Consigne 1 >>
Présentez sous forme de liste numérotée les lignes du listing, du début de celui-ci jusqu'à la ligne contenant « 13.9 metres » incluse, en omettant les lignes vides. Les images ne doivent pas figurer dans votre réponse.

Là aussi, il faut sortir du cadre. Ce levier-là est le plus puissant,
ne souffrant aucun faux-fuyant, il induit une interrogation sur la nature des
partages qui devront être effectués, le problème de
l’accès à l’eau le résumant dès
maintenant au mieux.
Nos
modèles actuels sont dépassés. Soit parce qu’ils
font obstacle à des aspirations qu’ils ont contribué
à révéler, soit parce qu’ils ont été
au bout de leurs contradictions et se désagrègent
d’eux-mêmes, soit parce qu’ils supposent pour se reproduire
des ressources inexistantes. Que pèsent les conservatismes et ce
qu’ils charrient d’obscurantisme face à cette simple
observation ?

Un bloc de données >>
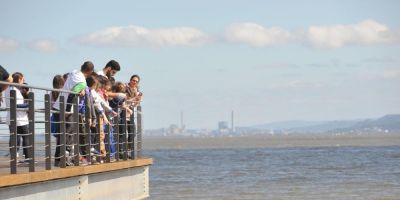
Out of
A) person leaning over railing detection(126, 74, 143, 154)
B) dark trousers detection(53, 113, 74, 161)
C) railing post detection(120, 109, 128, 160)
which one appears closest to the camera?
dark trousers detection(53, 113, 74, 161)

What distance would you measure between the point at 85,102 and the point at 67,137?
0.92 m

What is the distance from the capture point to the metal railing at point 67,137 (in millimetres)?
11618

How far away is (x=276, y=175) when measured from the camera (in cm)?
4166

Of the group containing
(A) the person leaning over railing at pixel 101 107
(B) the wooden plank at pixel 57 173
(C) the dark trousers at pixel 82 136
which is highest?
(A) the person leaning over railing at pixel 101 107

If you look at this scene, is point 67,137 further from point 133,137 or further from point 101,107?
point 133,137

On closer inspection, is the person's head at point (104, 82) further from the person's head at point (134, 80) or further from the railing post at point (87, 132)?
the person's head at point (134, 80)

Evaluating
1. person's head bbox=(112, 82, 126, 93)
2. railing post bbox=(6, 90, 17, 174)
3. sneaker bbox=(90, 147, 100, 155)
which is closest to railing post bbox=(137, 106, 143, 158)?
person's head bbox=(112, 82, 126, 93)

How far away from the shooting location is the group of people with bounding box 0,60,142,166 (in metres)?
14.0

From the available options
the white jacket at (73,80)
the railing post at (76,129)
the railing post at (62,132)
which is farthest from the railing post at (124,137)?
the railing post at (62,132)

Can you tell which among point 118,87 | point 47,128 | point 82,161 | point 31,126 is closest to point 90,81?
point 82,161

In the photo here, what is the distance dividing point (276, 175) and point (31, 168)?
30.2 m

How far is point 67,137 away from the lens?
13.9 metres

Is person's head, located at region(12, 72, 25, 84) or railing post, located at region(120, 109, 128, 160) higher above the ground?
person's head, located at region(12, 72, 25, 84)

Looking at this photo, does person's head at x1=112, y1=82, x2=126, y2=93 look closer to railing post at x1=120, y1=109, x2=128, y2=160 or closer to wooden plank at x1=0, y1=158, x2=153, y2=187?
railing post at x1=120, y1=109, x2=128, y2=160
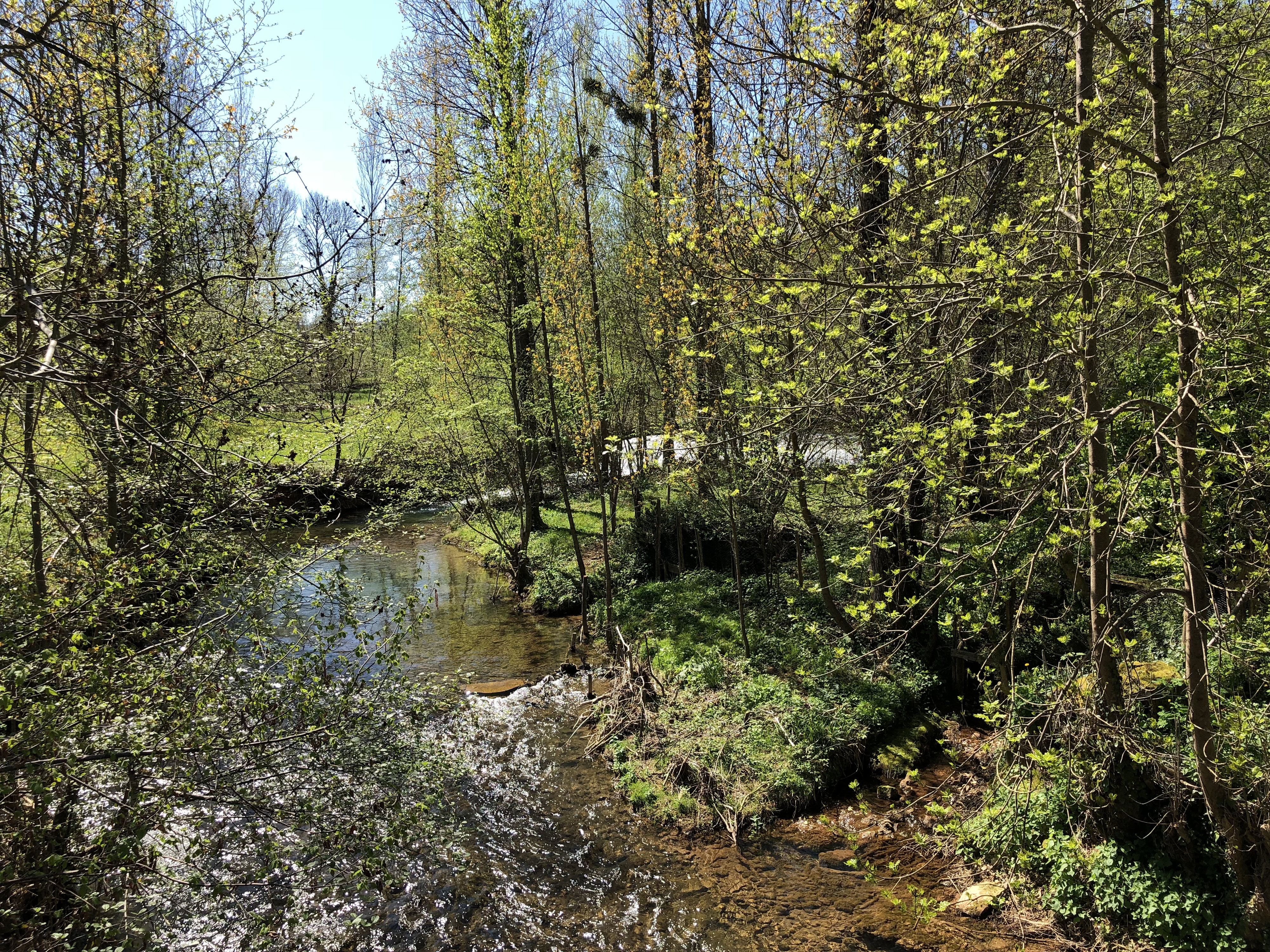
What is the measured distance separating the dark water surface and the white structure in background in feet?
8.63

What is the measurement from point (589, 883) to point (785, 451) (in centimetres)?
450

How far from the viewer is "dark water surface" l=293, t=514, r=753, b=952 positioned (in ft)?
18.2

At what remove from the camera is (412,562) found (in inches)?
690

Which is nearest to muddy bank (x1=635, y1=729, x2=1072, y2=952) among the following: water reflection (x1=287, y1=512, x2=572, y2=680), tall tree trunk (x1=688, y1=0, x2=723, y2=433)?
water reflection (x1=287, y1=512, x2=572, y2=680)

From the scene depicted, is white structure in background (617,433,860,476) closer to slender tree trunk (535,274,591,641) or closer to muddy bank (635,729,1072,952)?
muddy bank (635,729,1072,952)

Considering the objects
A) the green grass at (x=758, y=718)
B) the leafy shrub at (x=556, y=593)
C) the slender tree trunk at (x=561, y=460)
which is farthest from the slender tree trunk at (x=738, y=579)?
the leafy shrub at (x=556, y=593)

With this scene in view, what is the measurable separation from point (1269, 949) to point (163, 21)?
39.4 ft

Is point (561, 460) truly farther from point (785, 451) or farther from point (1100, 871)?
point (1100, 871)

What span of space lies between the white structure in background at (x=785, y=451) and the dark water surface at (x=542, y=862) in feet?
8.63

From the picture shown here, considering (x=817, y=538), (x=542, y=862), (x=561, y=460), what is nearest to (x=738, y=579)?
(x=817, y=538)

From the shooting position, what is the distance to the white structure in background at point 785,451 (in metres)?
5.70

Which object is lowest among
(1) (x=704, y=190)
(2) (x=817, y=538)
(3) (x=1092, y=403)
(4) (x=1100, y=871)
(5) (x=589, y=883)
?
(5) (x=589, y=883)

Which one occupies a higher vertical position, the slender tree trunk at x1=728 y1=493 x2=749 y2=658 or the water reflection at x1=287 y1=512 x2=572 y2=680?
the slender tree trunk at x1=728 y1=493 x2=749 y2=658

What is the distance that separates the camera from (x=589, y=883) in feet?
20.3
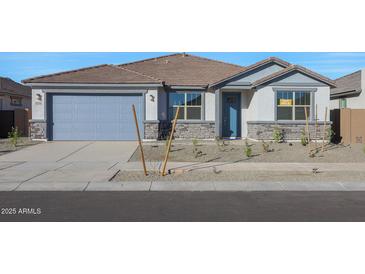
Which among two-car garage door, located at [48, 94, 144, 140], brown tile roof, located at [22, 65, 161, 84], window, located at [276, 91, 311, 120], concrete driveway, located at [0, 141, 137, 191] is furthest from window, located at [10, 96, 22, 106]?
window, located at [276, 91, 311, 120]

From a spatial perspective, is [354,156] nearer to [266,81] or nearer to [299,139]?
[299,139]

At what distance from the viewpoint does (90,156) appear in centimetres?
1645

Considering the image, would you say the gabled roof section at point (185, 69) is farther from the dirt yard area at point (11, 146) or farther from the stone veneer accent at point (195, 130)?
the dirt yard area at point (11, 146)

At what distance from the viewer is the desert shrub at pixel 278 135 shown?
807 inches

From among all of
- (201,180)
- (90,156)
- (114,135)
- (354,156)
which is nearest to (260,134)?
(354,156)

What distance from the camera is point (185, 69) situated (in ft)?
84.7

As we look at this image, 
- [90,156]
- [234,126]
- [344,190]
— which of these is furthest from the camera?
[234,126]

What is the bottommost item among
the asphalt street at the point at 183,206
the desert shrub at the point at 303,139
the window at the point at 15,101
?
the asphalt street at the point at 183,206

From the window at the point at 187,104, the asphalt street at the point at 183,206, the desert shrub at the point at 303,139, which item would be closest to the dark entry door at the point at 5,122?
the window at the point at 187,104

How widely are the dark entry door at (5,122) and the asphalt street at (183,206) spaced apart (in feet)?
60.0

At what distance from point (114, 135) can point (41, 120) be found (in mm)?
3860

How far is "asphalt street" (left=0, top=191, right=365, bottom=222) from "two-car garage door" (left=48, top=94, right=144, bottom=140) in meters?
12.4

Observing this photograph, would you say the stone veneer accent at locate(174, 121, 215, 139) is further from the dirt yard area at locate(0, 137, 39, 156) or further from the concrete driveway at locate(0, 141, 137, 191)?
the dirt yard area at locate(0, 137, 39, 156)

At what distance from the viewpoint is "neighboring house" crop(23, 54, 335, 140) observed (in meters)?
21.1
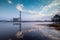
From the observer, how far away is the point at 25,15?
181 centimetres

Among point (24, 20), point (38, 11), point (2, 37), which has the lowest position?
point (2, 37)

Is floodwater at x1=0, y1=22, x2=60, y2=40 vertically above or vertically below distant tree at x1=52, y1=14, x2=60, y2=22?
below

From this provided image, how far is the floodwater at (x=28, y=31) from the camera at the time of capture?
1779mm

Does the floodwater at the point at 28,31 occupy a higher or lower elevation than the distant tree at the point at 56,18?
lower

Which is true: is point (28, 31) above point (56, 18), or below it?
below

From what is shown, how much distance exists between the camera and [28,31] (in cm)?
181

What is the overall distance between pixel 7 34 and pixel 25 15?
41 centimetres

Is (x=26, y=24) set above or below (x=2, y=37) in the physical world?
above

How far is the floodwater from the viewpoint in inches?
70.0

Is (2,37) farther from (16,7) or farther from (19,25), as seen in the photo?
(16,7)

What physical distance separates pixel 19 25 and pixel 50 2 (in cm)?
62

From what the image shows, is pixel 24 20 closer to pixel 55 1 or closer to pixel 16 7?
pixel 16 7

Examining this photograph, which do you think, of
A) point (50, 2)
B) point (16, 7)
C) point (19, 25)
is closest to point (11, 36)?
point (19, 25)

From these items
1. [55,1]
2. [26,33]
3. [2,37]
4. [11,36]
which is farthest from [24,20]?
[55,1]
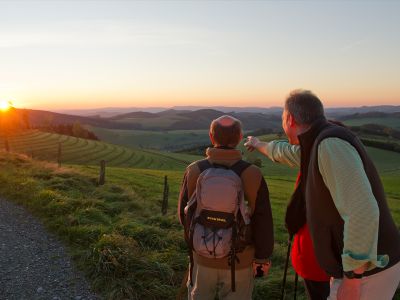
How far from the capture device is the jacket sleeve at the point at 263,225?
341 cm

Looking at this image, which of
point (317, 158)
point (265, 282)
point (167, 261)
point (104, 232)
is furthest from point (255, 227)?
point (104, 232)

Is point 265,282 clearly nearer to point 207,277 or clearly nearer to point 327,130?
point 207,277

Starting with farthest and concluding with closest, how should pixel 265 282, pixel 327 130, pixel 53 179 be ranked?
1. pixel 53 179
2. pixel 265 282
3. pixel 327 130

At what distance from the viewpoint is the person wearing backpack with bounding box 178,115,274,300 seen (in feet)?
10.5

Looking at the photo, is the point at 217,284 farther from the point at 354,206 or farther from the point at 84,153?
the point at 84,153

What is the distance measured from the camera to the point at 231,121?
11.1ft

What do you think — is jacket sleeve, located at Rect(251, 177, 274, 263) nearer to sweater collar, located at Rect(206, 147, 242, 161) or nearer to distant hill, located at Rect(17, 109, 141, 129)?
sweater collar, located at Rect(206, 147, 242, 161)

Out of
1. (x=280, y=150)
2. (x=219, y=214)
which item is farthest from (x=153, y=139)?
(x=219, y=214)

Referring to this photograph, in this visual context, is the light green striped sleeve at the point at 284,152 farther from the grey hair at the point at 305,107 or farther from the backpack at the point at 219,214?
the grey hair at the point at 305,107

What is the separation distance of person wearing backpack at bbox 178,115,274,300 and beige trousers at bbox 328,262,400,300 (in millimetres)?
921

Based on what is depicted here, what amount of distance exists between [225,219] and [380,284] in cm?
120

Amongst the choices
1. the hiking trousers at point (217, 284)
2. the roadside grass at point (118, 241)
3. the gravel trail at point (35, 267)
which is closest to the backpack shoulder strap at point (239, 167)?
the hiking trousers at point (217, 284)

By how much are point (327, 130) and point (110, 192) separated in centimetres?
1037

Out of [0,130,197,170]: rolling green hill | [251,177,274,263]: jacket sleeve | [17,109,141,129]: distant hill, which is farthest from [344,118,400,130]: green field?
[251,177,274,263]: jacket sleeve
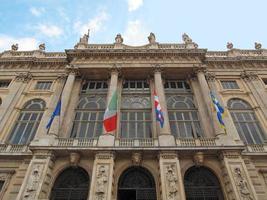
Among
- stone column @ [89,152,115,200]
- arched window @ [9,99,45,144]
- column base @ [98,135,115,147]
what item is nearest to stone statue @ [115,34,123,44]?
arched window @ [9,99,45,144]

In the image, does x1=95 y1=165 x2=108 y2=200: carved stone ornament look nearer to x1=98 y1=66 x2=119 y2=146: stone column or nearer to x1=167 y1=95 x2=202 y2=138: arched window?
x1=98 y1=66 x2=119 y2=146: stone column

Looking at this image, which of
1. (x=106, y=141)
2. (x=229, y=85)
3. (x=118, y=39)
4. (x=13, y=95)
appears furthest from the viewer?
(x=118, y=39)

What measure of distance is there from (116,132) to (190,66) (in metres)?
10.4

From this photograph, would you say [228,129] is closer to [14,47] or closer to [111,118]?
[111,118]

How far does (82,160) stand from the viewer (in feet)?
48.1

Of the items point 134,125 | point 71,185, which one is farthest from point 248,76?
point 71,185

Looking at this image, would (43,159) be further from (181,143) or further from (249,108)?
(249,108)

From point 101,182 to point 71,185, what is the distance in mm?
2956

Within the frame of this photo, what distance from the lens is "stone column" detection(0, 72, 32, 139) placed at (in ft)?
59.5

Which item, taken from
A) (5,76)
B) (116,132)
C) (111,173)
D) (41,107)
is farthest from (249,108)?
(5,76)

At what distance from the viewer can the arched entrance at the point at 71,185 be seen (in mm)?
13680

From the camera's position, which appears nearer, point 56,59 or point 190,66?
point 190,66

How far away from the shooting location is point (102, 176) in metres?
12.9

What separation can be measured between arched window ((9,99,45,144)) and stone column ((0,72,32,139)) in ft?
3.22
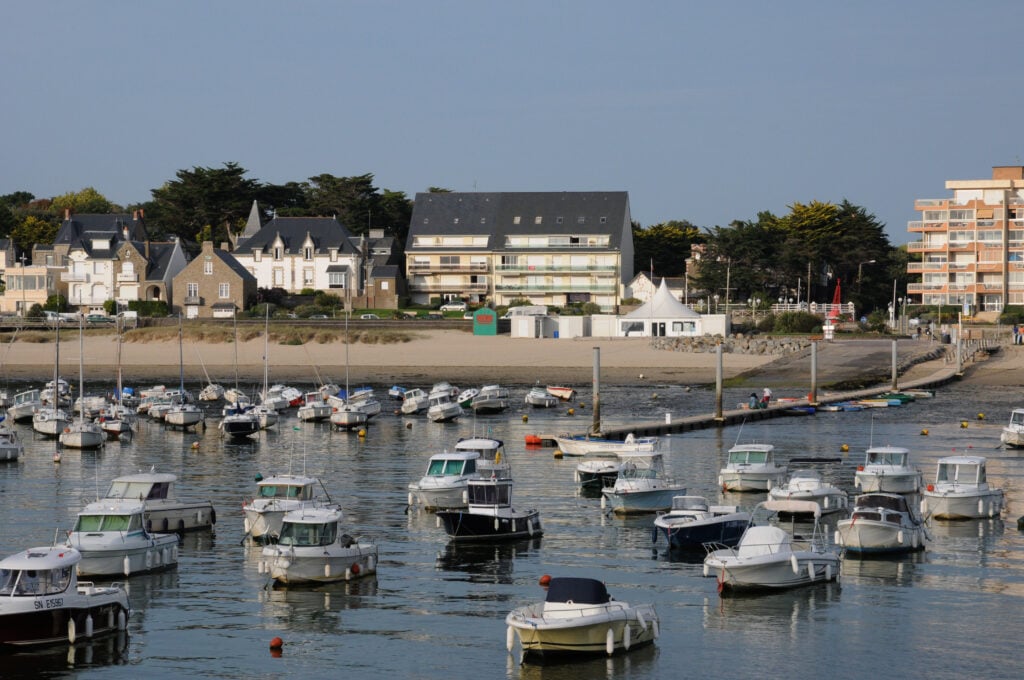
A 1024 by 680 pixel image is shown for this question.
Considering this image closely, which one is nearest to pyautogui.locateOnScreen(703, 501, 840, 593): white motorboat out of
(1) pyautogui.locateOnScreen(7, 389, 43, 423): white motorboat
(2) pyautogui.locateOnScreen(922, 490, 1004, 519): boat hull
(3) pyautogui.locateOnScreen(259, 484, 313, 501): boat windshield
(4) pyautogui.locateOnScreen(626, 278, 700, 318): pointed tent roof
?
(2) pyautogui.locateOnScreen(922, 490, 1004, 519): boat hull

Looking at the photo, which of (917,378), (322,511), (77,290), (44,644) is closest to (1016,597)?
(322,511)

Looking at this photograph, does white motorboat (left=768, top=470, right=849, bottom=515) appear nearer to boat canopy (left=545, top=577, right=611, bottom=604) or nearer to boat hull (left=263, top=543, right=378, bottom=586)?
boat hull (left=263, top=543, right=378, bottom=586)

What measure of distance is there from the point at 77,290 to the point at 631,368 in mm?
64882

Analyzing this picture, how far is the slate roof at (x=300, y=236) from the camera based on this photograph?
146625 mm

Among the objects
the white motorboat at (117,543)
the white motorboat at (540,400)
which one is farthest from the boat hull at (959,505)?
the white motorboat at (540,400)

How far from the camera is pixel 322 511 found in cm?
3781

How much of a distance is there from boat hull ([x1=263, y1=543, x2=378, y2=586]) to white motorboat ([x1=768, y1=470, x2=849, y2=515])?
15.7 m

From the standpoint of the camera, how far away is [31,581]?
100 ft

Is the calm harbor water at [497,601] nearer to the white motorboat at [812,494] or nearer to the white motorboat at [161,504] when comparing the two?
the white motorboat at [161,504]

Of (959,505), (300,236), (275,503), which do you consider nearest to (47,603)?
(275,503)

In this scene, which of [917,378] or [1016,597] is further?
[917,378]

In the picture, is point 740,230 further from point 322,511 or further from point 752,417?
point 322,511

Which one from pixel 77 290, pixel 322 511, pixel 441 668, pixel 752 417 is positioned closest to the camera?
pixel 441 668

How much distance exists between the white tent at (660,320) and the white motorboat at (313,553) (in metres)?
89.3
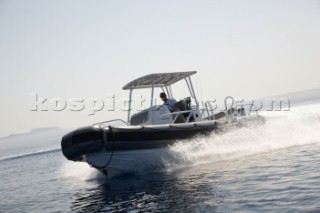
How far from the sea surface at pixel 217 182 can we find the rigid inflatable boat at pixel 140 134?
38cm

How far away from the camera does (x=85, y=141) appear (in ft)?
31.9

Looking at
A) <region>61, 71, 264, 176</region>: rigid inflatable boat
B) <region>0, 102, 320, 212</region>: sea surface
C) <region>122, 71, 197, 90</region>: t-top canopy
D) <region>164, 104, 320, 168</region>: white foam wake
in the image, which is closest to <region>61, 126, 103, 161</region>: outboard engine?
<region>61, 71, 264, 176</region>: rigid inflatable boat

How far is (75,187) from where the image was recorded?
10914 millimetres

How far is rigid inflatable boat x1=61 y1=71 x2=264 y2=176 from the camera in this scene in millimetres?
9812

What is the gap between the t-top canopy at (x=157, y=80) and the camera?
1194cm

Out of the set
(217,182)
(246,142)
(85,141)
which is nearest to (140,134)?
(85,141)

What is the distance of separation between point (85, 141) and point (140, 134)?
Result: 163cm

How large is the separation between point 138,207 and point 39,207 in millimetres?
3459

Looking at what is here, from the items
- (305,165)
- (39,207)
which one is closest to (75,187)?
(39,207)

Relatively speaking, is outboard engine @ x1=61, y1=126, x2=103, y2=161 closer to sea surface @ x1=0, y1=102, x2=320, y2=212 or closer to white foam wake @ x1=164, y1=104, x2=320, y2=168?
sea surface @ x1=0, y1=102, x2=320, y2=212

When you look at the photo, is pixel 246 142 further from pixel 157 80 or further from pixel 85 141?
pixel 85 141

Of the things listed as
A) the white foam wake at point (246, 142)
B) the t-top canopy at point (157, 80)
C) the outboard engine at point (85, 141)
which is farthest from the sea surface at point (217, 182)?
the t-top canopy at point (157, 80)

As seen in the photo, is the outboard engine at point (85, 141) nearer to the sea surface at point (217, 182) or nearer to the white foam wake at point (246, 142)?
the sea surface at point (217, 182)

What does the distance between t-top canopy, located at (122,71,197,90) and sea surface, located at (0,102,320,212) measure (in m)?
2.54
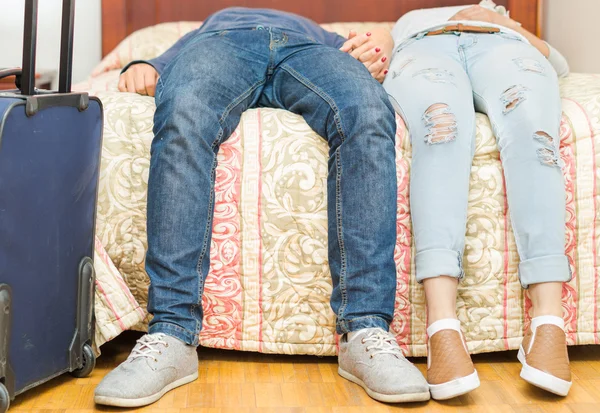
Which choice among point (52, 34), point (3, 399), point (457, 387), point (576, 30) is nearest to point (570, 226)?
point (457, 387)

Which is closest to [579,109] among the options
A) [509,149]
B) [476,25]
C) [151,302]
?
[509,149]

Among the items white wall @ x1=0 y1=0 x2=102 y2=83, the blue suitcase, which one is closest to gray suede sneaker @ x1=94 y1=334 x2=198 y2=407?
the blue suitcase

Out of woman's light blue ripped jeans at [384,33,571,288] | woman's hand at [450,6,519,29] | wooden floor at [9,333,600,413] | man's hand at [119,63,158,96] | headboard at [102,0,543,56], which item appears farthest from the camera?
headboard at [102,0,543,56]

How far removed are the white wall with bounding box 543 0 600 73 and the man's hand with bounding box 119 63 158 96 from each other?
1338mm

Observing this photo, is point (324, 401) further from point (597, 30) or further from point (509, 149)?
point (597, 30)

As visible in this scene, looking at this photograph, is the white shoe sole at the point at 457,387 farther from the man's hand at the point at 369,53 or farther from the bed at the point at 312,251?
the man's hand at the point at 369,53

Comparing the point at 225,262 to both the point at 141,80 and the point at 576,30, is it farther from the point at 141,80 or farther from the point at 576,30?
the point at 576,30

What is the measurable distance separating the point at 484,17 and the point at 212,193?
814 mm

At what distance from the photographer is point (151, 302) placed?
1253 millimetres

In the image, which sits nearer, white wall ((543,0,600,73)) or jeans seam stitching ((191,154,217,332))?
jeans seam stitching ((191,154,217,332))

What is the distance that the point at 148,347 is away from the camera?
121cm

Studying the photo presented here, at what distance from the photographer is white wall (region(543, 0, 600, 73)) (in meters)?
2.22

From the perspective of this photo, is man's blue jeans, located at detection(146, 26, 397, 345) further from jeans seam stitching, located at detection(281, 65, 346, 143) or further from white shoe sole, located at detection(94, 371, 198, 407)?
white shoe sole, located at detection(94, 371, 198, 407)

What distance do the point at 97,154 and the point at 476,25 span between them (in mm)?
871
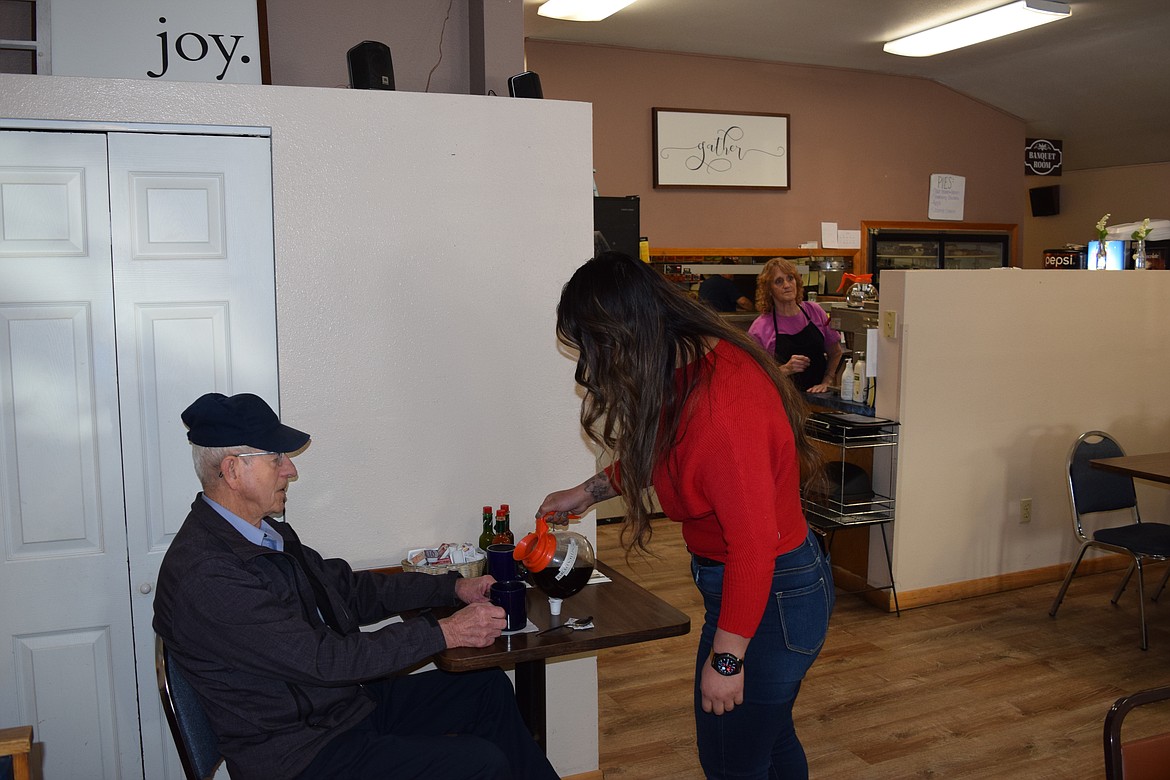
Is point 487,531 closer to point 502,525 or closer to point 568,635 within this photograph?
point 502,525

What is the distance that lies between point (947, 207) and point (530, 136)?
5.78 metres

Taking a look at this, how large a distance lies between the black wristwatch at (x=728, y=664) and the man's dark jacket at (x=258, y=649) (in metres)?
0.61

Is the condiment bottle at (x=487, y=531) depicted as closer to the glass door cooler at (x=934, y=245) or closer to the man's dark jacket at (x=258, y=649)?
the man's dark jacket at (x=258, y=649)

Consigne 2 >>
Selon l'extrait, quel problème résume dès maintenant au mieux l'interrogation sur la nature des partages à effectuer ?

Réponse complète 1 >>
1. Out of
2. A) person leaning over railing detection(126, 74, 143, 154)
3. B) dark trousers detection(53, 113, 74, 161)
4. C) railing post detection(120, 109, 128, 160)
5. which one appears closest to the camera?
6. dark trousers detection(53, 113, 74, 161)
7. What distance would you measure between the point at 85,102 and the point at 67,137?
8. 0.92 m
9. What is the distance from the capture point to the metal railing at point 67,137 (in millimetres)?
10. 11618
11. How far away is (x=276, y=175) when measured from the camera (in cm)?
12. 4166
13. Of the group containing
14. (A) the person leaning over railing at pixel 101 107
15. (B) the wooden plank at pixel 57 173
16. (C) the dark trousers at pixel 82 136
17. which is highest?
18. (A) the person leaning over railing at pixel 101 107
19. If you look at this scene, is point 67,137 further from point 133,137 or further from point 101,107?
20. point 133,137
21. On closer inspection, is the person's head at point (104, 82) further from the person's head at point (134, 80) or further from the railing post at point (87, 132)?
22. the person's head at point (134, 80)
23. Evaluating
24. 1. person's head bbox=(112, 82, 126, 93)
25. 2. railing post bbox=(6, 90, 17, 174)
26. 3. sneaker bbox=(90, 147, 100, 155)
27. which is closest to railing post bbox=(137, 106, 143, 158)?
28. person's head bbox=(112, 82, 126, 93)
29. How far away from the shooting location is the group of people with bounding box 0,60,142,166 (in metres)?
30. 14.0
31. From the available options
32. the white jacket at (73,80)
33. the railing post at (76,129)
34. the railing post at (62,132)
35. which is farthest from the railing post at (124,137)?
36. the railing post at (62,132)
37. Can you tell which among point 118,87 | point 47,128 | point 82,161 | point 31,126 is closest to point 90,81?
38. point 82,161
39. In the photo here, what is the distance dividing point (276, 175) and point (31, 168)?
40. 30.2 m
41. How far is point 67,137 away from the lens?
42. 13.9 metres

Réponse complète 2 >>
Le problème de l'accès à l'eau.